SHORT TASK A: Output the entire Cassowary overview below, unchanged and in full.

SOURCE:
Cassowary is an algorithm that computes flexible, responsive layouts quickly without resorting to piles of imperative code. Just describe the preferred relationships between values, noting which constraints are more important than others, and Cassowary figures out an optimal solution based on the current inputs. When the inputs or constraints change, Cassowary is particularly efficient at computing a new answer quickly based on the last-known solution. These properties together make it ideal for use in layout systems -- indeed, it's the algorithm at the center of Apple's new automatic layout system for Cocoa.

This repo hosts an improved version of Greg Badros's port of the Cassowary hierarchial constraint toolkit to JavaScript.

This version dramatically improves the performance of the original translation, removes external library dependencies, and improves hackability. The solver core can now be used inside web workers, at the command line, and directly in modern browsers.

For civil discussion of this port and constraint-based UIs, join the Overconstrained mailing list.

Constraint solvers are iterative algorithms that work towards ever more ideal solutions, often using some variant of Dantzig's simplex method. They are primarialy of interest in situations where it's possible to easily set up a set of rules which you would like a solution to adhere to, but when it is very difficult to consider all of the possible solutions yourself.

Cassowary and other hierarchial constraint toolkits add a unique mechanism for deciding between sets of rules that might conflict in determining which of a set of possible solutions are "better". By allowing constraint authors to specify weights for the constraints, the toolkit can decide in terms of stronger constraints over weaker ones, allowing for more optimal solutions. These sorts of situations arise all the time in UI programming; e.g.: "I'd like this to be it's natural width, but only if that's smaller than 600px, and never let it get smaller than 200px". Constraint solvers offer a way out of the primordial mess of nasty conditionals and brittle invalidations.

INPUT MATERIAL:
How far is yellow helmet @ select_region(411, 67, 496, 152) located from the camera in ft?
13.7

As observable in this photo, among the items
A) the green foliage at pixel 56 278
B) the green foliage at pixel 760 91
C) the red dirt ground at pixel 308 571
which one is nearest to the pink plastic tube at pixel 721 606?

SHORT TASK B: Give the listing, from the line containing "As observable in this photo, among the items" through the end of the listing (both included), as a Markdown table with columns No. and Line. Number each row and leave out blank lines.

FINAL ANSWER A:
Cassowary is an algorithm that computes flexible, responsive layouts quickly without resorting to piles of imperative code. Just describe the preferred relationships between values, noting which constraints are more important than others, and Cassowary figures out an optimal solution based on the current inputs. When the inputs or constraints change, Cassowary is particularly efficient at computing a new answer quickly based on the last-known solution. These properties together make it ideal for use in layout systems -- indeed, it's the algorithm at the center of Apple's new automatic layout system for Cocoa.

This repo hosts an improved version of Greg Badros's port of the Cassowary hierarchial constraint toolkit to JavaScript.

This version dramatically improves the performance of the original translation, removes external library dependencies, and improves hackability. The solver core can now be used inside web workers, at the command line, and directly in modern browsers.

For civil discussion of this port and constraint-based UIs, join the Overconstrained mailing list.

Constraint solvers are iterative algorithms that work towards ever more ideal solutions, often using some variant of Dantzig's simplex method. They are primarialy of interest in situations where it's possible to easily set up a set of rules which you would like a solution to adhere to, but when it is very difficult to consider all of the possible solutions yourself.

Cassowary and other hierarchial constraint toolkits add a unique mechanism for deciding between sets of rules that might conflict in determining which of a set of possible solutions are "better". By allowing constraint authors to specify weights for the constraints, the toolkit can decide in terms of stronger constraints over weaker ones, allowing for more optimal solutions. These sorts of situations arise all the time in UI programming; e.g.: "I'd like this to be it's natural width, but only if that's smaller than 600px, and never let it get smaller than 200px". Constraint solvers offer a way out of the primordial mess of nasty conditionals and brittle invalidations.

FINAL ANSWER B:
| No. | Line |
|---|---|
| 1 | As observable in this photo, among the items |
| 2 | A) the green foliage at pixel 56 278 |
| 3 | B) the green foliage at pixel 760 91 |
| 4 | C) the red dirt ground at pixel 308 571 |
| 5 | which one is nearest to the pink plastic tube at pixel 721 606? |